Recently I joined a few Facebook groups that discuss alcoholism and sobriety as I look for different ways to connect with young alcoholics that are currently struggling. I must fully admit, I wasn’t prepared for the endless reminders that these two groups would so repeatedly provide.
One of the first posts that came up on my News Feed read something like “I need help and can’t stop”. Another spoke to how brutally hard making it through 48 hours was. There was a constant stream of posts from people crying out for help as they fight for every minute in their first few days of sobriety.
Now for someone like me that has been sober for 8.5 years, the struggle of making it through a day sober is effortless. I’m so comfortable (yet vigilant) in my recovery that I don’t give alcohol much of a thought in terms of my own use. I go to work, come home, eat, play guitar, go to the gym, meet a friend at a lounge, whatever it is, and never consider drinking. Even when I’m out in social venues I’m hardly phased by it. I travel and enjoy it more than I ever thought possible. I am eternally grateful to be at this stage where I can fully enjoy life and face its challenges with a clear mind, uncluttered from the chaos alcohol brings about.
However, as soon as I started reading these comments from people currently struggling, I was transported back to my own early days of sobriety. Back to the times when making it through one single day without a drink seemed like an impossible feat. I remember thinking then how it felt as though I was looking down a tunnel with no end in sight. In support groups I’d hear people saying they had fifteen, five, two years of sobriety. Six months, two months. And here was me at 18 hours. How would I ever make it to these astronomical numbers?
Now don’t get me wrong; I’m not taking away from anyone that is at ten hours, days, weeks or months of sobriety. Those early achievements and milestones are so important. I do empathize however with people in the early stages of sobriety that still question whether or not it’s worth it. The thought of drinking is such a “now” feeling and the thought of maintained sobriety seems like a “tomorrow” thought.

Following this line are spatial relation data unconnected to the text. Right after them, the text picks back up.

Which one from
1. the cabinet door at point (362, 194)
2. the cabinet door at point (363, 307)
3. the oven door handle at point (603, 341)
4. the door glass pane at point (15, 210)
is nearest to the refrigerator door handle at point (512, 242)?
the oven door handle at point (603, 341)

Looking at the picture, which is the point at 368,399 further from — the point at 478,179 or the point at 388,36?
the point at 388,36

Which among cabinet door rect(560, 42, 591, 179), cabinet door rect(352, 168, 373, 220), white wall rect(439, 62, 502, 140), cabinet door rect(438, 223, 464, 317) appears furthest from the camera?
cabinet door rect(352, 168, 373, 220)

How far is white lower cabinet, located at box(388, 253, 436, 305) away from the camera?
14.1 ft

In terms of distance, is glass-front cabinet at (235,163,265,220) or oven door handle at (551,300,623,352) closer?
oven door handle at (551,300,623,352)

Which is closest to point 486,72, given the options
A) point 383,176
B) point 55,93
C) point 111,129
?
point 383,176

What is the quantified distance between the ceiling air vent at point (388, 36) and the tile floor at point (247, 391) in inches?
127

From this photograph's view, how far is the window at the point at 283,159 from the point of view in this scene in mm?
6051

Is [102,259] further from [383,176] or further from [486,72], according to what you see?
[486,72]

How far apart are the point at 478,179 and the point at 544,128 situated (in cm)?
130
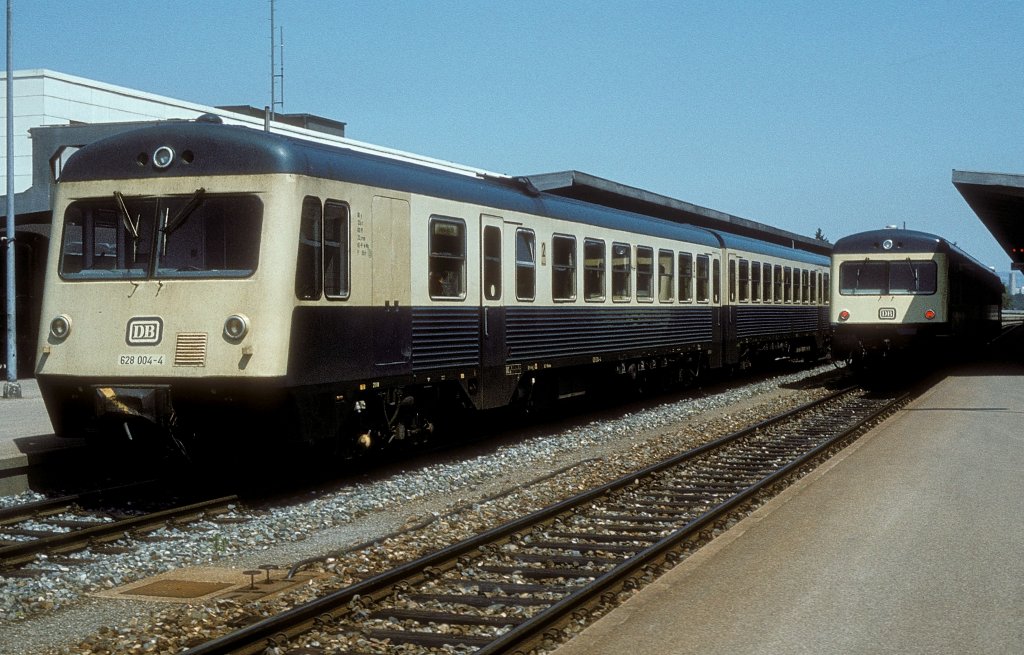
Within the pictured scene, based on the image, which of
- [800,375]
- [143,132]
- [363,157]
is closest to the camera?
[143,132]

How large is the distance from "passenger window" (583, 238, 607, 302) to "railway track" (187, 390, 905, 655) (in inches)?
173

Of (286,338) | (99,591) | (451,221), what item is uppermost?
(451,221)

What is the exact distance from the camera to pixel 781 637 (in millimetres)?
5652

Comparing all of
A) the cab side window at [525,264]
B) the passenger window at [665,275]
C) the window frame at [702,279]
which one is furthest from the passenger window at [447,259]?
the window frame at [702,279]

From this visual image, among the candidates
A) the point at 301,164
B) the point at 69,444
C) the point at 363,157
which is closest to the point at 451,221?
the point at 363,157

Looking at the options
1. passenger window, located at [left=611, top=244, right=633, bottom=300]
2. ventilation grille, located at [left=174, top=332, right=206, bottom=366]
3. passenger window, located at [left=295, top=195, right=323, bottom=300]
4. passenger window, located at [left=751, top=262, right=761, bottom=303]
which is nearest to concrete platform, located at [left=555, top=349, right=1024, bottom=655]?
passenger window, located at [left=295, top=195, right=323, bottom=300]

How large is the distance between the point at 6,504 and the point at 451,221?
517 cm

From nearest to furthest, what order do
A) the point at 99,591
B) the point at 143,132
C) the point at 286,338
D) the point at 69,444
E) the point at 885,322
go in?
the point at 99,591 < the point at 286,338 < the point at 143,132 < the point at 69,444 < the point at 885,322

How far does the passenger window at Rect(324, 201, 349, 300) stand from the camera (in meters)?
10.0

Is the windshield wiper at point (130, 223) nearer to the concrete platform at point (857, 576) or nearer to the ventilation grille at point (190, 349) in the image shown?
the ventilation grille at point (190, 349)

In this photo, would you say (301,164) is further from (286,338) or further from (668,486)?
(668,486)

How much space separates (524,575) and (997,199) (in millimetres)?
24546

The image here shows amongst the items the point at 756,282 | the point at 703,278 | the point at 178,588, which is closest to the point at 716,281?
the point at 703,278

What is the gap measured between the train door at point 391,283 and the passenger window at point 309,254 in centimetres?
86
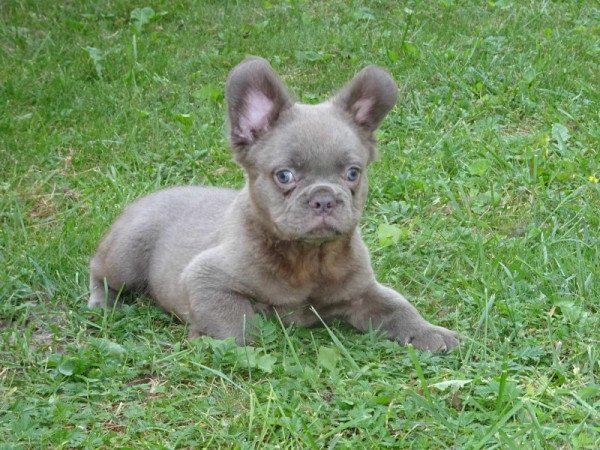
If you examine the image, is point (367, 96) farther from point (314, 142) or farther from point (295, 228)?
point (295, 228)

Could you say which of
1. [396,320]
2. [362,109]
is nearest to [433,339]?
[396,320]

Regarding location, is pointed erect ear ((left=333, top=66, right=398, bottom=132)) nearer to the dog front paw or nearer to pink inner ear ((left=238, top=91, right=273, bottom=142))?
pink inner ear ((left=238, top=91, right=273, bottom=142))

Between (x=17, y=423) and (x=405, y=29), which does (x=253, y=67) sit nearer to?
(x=17, y=423)

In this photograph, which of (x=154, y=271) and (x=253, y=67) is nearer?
(x=253, y=67)

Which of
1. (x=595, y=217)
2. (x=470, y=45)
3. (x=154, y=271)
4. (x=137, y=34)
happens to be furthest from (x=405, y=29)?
(x=154, y=271)

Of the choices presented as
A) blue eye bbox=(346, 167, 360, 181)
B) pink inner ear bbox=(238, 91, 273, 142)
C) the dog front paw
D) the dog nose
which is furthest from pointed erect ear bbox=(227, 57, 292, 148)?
the dog front paw

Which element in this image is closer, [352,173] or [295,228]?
[295,228]
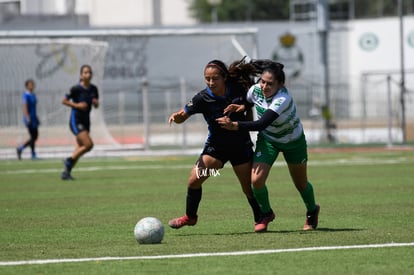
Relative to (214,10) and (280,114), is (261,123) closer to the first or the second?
(280,114)

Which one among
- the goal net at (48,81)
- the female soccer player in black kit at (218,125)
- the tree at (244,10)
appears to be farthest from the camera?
the tree at (244,10)

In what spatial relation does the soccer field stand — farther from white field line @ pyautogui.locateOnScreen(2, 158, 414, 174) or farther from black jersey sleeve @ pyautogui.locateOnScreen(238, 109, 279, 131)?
black jersey sleeve @ pyautogui.locateOnScreen(238, 109, 279, 131)

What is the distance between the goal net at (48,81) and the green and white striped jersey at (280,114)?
19618 millimetres

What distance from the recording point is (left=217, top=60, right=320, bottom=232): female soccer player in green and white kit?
10.8 meters

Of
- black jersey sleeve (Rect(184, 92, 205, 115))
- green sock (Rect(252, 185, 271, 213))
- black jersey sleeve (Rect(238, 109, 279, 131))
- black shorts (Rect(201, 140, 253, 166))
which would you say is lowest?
green sock (Rect(252, 185, 271, 213))

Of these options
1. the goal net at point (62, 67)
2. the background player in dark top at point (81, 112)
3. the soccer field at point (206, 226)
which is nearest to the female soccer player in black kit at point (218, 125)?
the soccer field at point (206, 226)

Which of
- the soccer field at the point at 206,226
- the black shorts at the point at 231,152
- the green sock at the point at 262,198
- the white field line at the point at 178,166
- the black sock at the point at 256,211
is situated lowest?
the white field line at the point at 178,166

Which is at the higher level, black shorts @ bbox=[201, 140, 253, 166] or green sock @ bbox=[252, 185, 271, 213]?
black shorts @ bbox=[201, 140, 253, 166]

And I think that mentality is why so many people – myself included – struggle getting out of the gate. It’s easy to think two days into sobriety that you don’t have much to lose by relapsing; you can easily get those two days back next week. And to me that’s why it is so important to surround yourself with others who have sustained success. They can relate and can offer advice and insight on how to navigate those challenging early days.
As much of a reminder as it was reading about people’s struggles, I am so inspired by those people sharing their challenges online. And just as inspiring is seeing the great online support responding to those people in need. The positive comments, emotional reinforcement and people sharing their own recovery stories are such a pillar for those in need. It let’s others know that they aren’t alone in their struggles, which I know was important for me in my early stages of recovery.
Personally, I find it so humbling to read the reality of recovery first hand by those experiencing it. It’s a healthy reminder of just where I could be if I ever jeopardized my own sobriety. Thanks to the courage of others for sharing their story, I can always keep in mind where I once was and how I never want to be there again. To those people I offer my sincere thanks and I commend you for speaking out about your struggles. You are not alone friends.
I plan to join more online groups to hear how others are coping with sobriety. Let yourself live!